原文节选 ▸
• Rectangles 【UVA


      题意:有N个矩阵,每个矩阵有两个对角线,现在从每个矩阵的两条对角线中选出一条,使得选出的这N条对角线相互之间没有相交。

      思路:首先我们可以假设,选对角线1或对角线2,那么就能有选1不能选1'这样的情况出现,我们将这样的情况去建图,那么其实就是一个2-SAT问题,那么剩下的就是判断线段交了,这里推荐快速排斥试验+跨立实验。

    计算几何——判断两线段相交

      注意,平行且重叠也算是相交,不能用交点来直接判断。

    #include <iostream>
    #include <cstdio>
    #include <cmath>
    #include <string>
    #include <cstring>
    #include <algorithm>
    #include <limits>
    #include <vector>
    #include <stack>
    #include <queue>
    #include <set>
    #include <map>
    #include <bitset>
    #include <unordered_map>
    #include <unordered_set>
    #define lowbit(x) ( x&(-x) )
    #define e 2.718281828459045
    #define INF 0x3f3f3f3f
    #define HalF (l + r)>>1
    #define lsn rt<<1
    #define rsn rt<<1|1
    #define Lson lsn, l, mid
    #define Rson rsn, mid+1, r
    #define QL Lson, ql, qr
    #define QR Rson, ql, qr
    #define myself rt, l, r
    #define pii pair<int, int>
    #define MP(a, b) make_pair(a, b)
    using namespace std;
    typedef unsigned long long ull;
    typedef unsigned int uit;
    typedef long long ll;
    const double eps = 1e-8;
    const double pi = acos(-1.0);
    int cmp(double x)
    {
        if(fabs(x) < eps) return 0;
        if(x > 0) return 1;
        else return -1;
    }
    inline double sqr(double x) { return x * x; }
    struct Point
    {
        double x, y;
        Point(double a = 0., double b = 0.):x(a), y(b) {}
        void Input() { scanf("%lf%lf", &x, &y); }
        friend Point operator + (const Point &a, const Point &b)

[关于图片场景的提问]
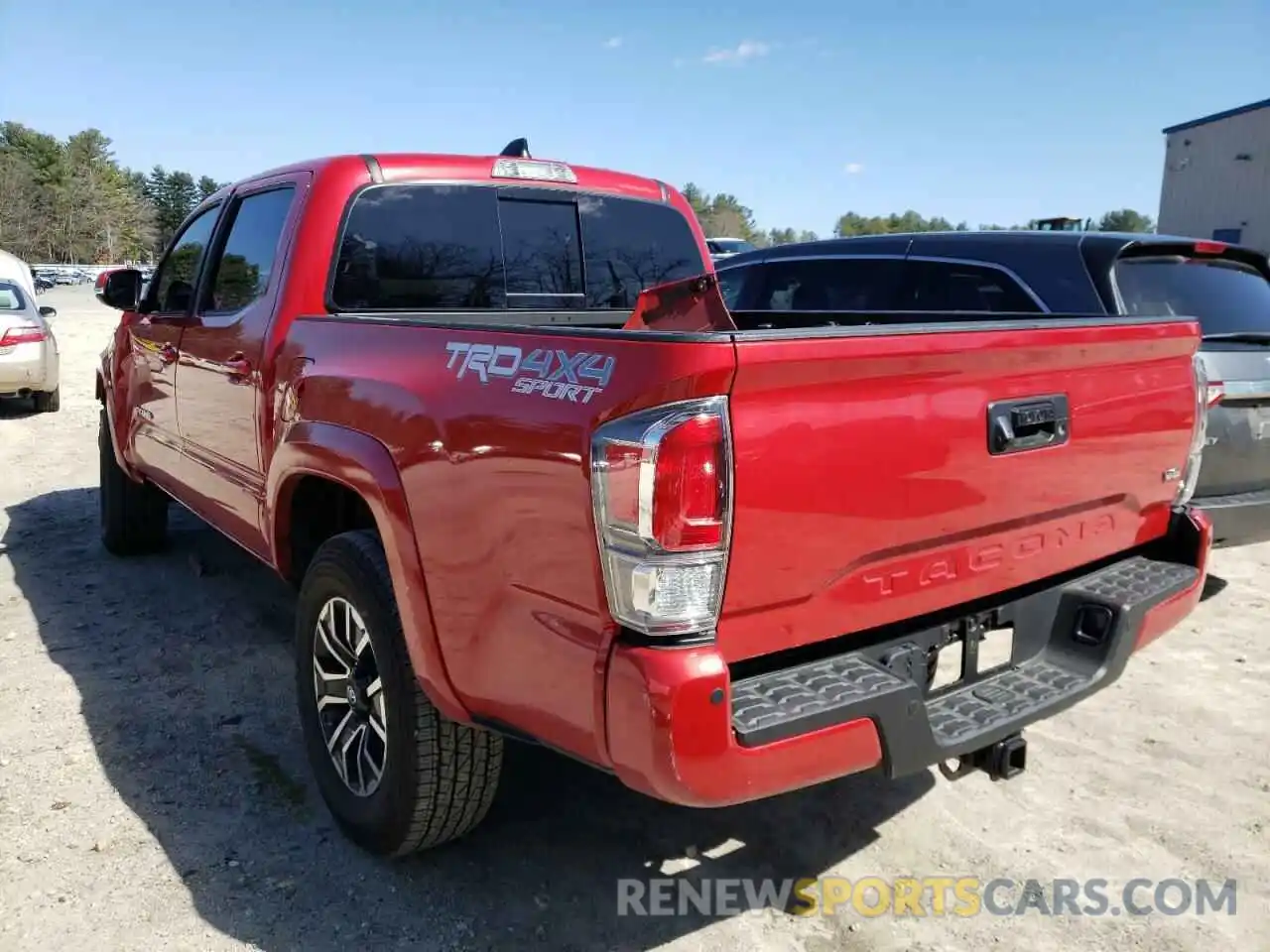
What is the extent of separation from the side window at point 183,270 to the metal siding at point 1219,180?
101 feet

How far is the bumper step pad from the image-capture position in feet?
6.70

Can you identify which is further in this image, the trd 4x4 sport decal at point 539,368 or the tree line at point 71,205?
the tree line at point 71,205

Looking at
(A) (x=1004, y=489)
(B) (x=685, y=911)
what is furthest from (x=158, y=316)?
(A) (x=1004, y=489)

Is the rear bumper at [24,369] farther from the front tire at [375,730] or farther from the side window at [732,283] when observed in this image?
the front tire at [375,730]

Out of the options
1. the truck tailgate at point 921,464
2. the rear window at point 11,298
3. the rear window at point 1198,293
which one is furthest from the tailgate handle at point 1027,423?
the rear window at point 11,298

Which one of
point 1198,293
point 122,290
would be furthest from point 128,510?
point 1198,293

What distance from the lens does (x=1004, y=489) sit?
95.3 inches

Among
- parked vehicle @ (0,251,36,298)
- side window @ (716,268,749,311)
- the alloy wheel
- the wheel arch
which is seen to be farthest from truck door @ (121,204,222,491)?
parked vehicle @ (0,251,36,298)

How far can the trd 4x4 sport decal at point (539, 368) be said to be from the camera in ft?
6.57

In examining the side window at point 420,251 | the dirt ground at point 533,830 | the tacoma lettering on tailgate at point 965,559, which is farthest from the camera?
the side window at point 420,251

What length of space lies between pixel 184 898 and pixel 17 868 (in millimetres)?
545

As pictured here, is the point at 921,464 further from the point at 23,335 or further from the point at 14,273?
the point at 14,273

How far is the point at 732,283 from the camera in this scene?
22.9 ft

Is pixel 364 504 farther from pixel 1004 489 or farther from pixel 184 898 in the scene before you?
pixel 1004 489
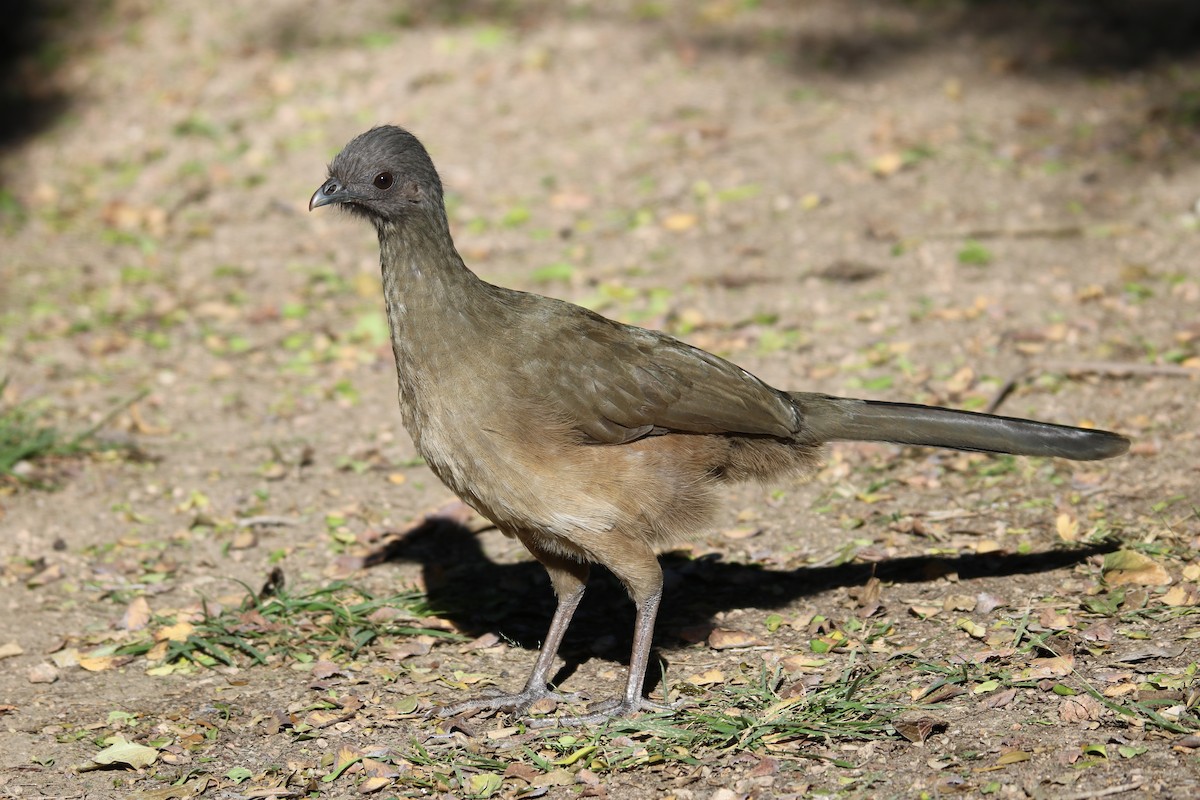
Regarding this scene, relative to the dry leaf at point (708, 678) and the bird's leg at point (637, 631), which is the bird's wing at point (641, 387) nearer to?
the bird's leg at point (637, 631)

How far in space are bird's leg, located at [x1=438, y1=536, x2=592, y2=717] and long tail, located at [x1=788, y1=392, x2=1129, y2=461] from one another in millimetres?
1103

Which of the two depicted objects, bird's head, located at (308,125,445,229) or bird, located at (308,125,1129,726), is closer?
bird, located at (308,125,1129,726)

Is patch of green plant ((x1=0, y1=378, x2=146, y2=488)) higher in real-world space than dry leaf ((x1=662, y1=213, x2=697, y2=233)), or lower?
lower

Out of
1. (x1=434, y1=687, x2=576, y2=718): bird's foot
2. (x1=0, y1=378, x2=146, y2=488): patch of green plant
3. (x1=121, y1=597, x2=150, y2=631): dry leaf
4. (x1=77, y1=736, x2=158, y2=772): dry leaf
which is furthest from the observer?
(x1=0, y1=378, x2=146, y2=488): patch of green plant

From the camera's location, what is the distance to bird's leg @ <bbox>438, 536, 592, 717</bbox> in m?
4.81

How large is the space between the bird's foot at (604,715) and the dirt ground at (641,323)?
0.05 meters

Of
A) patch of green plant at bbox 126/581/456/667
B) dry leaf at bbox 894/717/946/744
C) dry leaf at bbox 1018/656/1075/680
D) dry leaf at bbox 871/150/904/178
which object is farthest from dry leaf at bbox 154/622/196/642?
dry leaf at bbox 871/150/904/178

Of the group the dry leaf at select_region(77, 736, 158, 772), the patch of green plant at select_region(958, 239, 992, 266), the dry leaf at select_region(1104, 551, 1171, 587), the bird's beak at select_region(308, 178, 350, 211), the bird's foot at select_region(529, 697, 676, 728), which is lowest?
the bird's foot at select_region(529, 697, 676, 728)

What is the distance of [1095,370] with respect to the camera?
667cm

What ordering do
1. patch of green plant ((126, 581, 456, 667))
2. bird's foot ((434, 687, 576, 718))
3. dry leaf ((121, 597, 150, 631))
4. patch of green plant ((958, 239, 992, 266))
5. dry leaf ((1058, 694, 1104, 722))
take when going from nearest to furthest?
dry leaf ((1058, 694, 1104, 722))
bird's foot ((434, 687, 576, 718))
patch of green plant ((126, 581, 456, 667))
dry leaf ((121, 597, 150, 631))
patch of green plant ((958, 239, 992, 266))

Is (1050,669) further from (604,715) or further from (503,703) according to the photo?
(503,703)

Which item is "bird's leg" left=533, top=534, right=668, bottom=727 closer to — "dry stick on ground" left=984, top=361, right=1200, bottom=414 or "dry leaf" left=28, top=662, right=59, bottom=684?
"dry leaf" left=28, top=662, right=59, bottom=684

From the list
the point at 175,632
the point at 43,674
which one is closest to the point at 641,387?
the point at 175,632

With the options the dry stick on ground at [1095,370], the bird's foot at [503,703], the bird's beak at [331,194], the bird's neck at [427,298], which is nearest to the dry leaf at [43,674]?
the bird's foot at [503,703]
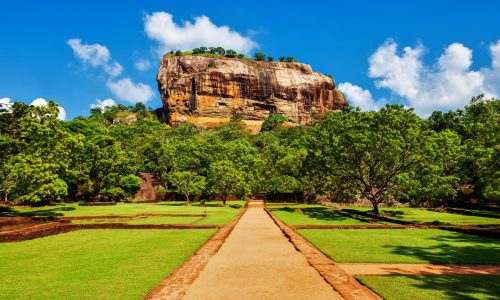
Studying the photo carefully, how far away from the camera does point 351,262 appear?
10820 mm

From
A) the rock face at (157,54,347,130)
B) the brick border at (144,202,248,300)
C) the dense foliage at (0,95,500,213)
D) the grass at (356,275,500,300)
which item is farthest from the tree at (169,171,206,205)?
the rock face at (157,54,347,130)

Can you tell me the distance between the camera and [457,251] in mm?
13234

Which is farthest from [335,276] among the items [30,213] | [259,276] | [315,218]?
[30,213]

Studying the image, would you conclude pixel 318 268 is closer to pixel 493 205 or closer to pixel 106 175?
pixel 493 205

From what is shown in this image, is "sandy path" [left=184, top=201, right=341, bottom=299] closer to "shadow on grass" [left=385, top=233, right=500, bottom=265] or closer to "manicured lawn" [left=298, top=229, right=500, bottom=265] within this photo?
"manicured lawn" [left=298, top=229, right=500, bottom=265]

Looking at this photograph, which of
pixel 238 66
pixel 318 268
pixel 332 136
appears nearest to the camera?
pixel 318 268

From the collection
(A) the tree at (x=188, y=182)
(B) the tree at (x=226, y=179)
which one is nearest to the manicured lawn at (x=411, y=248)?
(B) the tree at (x=226, y=179)

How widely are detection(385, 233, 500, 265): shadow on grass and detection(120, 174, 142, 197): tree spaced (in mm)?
49062

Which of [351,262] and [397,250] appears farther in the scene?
[397,250]

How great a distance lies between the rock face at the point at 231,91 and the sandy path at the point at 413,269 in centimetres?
11056

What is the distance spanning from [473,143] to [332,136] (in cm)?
2298

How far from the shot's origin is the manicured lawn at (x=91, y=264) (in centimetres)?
760

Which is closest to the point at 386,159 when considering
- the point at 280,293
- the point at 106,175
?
the point at 280,293

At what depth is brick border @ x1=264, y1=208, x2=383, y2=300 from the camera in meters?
7.48
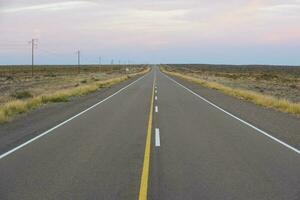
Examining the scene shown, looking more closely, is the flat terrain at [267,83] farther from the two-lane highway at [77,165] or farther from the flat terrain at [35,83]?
the two-lane highway at [77,165]

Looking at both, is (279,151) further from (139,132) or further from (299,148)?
(139,132)

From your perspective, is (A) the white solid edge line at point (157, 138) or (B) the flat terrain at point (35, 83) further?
(B) the flat terrain at point (35, 83)

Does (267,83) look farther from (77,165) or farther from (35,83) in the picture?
(77,165)

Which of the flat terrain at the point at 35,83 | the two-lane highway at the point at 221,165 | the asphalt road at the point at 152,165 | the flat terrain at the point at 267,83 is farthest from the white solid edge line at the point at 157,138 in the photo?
the flat terrain at the point at 267,83

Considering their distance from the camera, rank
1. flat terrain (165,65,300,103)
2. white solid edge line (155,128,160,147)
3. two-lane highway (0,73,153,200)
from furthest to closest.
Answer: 1. flat terrain (165,65,300,103)
2. white solid edge line (155,128,160,147)
3. two-lane highway (0,73,153,200)

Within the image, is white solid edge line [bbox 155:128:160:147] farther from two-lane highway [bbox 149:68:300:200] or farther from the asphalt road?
two-lane highway [bbox 149:68:300:200]

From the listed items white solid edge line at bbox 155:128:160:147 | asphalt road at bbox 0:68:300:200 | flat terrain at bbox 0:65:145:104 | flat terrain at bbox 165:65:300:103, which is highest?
asphalt road at bbox 0:68:300:200

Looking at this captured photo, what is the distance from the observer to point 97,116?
1806 centimetres

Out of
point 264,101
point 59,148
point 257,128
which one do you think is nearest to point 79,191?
point 59,148

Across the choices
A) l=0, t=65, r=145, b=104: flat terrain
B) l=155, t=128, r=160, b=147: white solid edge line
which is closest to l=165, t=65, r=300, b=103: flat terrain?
l=0, t=65, r=145, b=104: flat terrain

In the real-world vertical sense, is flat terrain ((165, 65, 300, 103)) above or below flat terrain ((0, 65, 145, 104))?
above

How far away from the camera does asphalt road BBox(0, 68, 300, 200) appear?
6.57 meters

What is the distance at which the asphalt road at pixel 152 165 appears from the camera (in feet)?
21.5

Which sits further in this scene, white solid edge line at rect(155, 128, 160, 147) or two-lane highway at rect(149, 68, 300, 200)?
white solid edge line at rect(155, 128, 160, 147)
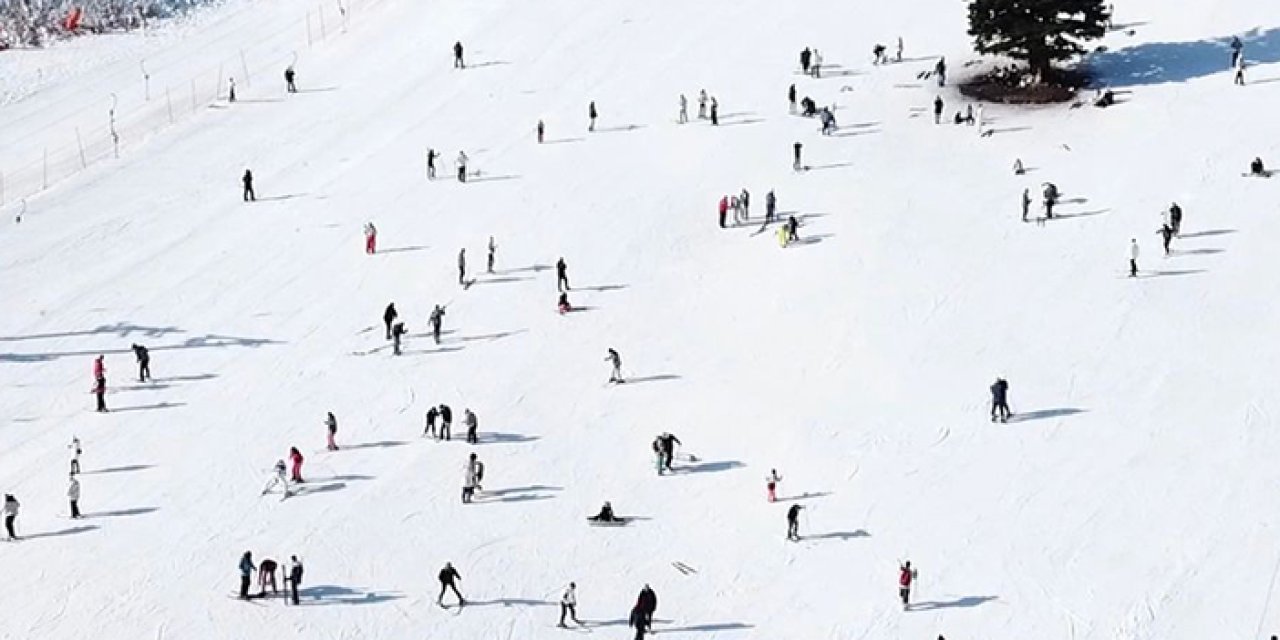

任务列表 ▸
**A.** 请在上方关于图片场景的那些行中,从含有“Which sits further”的那一行起,到这些行的最后一行为止(首尾都包括),原样照抄一遍,答案里不要带图片。
**B.** 请接着关于矩形对角线选择问题的那篇题解停下的地方继续写下去。

书面答案 ▸
**A.**
Which sits further in this scene, white solid edge line at rect(155, 128, 160, 147) or two-lane highway at rect(149, 68, 300, 200)?
white solid edge line at rect(155, 128, 160, 147)

**B.**
        { return Point(a.x + b.x, a.y + b.y); }
        friend Point operator - (const Point &a, const Point &b)
        { return Point(a.x - b.x, a.y - b.y); }
        friend bool operator == (const Point &a, const Point &b)
        { return cmp(a.x - b.x) == 0 && cmp(a.y - b.y) == 0; }
        friend Point operator * (const Point &a, const double &b)
        { return Point(a.x * b, a.y * b); }
        friend Point operator / (const Point &a, const double &b)
        { return Point(a.x / b, a.y / b); }
        double norm()
        { return sqrt(sqr(x) + sqr(y)); }
    };
    double det(const Point &a, const Point &b)  //向量叉积
    { return a.x * b.y - a.y * b.x; }
    double dot(const Point &a, const Point &b)  //向量点积
    { return a.x * b.x + a.y * b.y; }
    double dist(const Point &a, const Point &b) //两点距离
    { return (a - b).norm(); }
    Point Rotate_Point(const Point &p, double A)    //op绕原点逆时针旋转A(弧度)
    {
        double tx = p.x, ty = p.y;
        return Point(tx * cos(A) - ty * sin(A), tx * sin(A) + ty * cos(A));
    }
    struct Line
    {
        Point a, b;
        Line(Point x = Point(), Point y = Point()):a(x), b(y) {}
    };
    Line Point_make_line(const Point a, const Point b)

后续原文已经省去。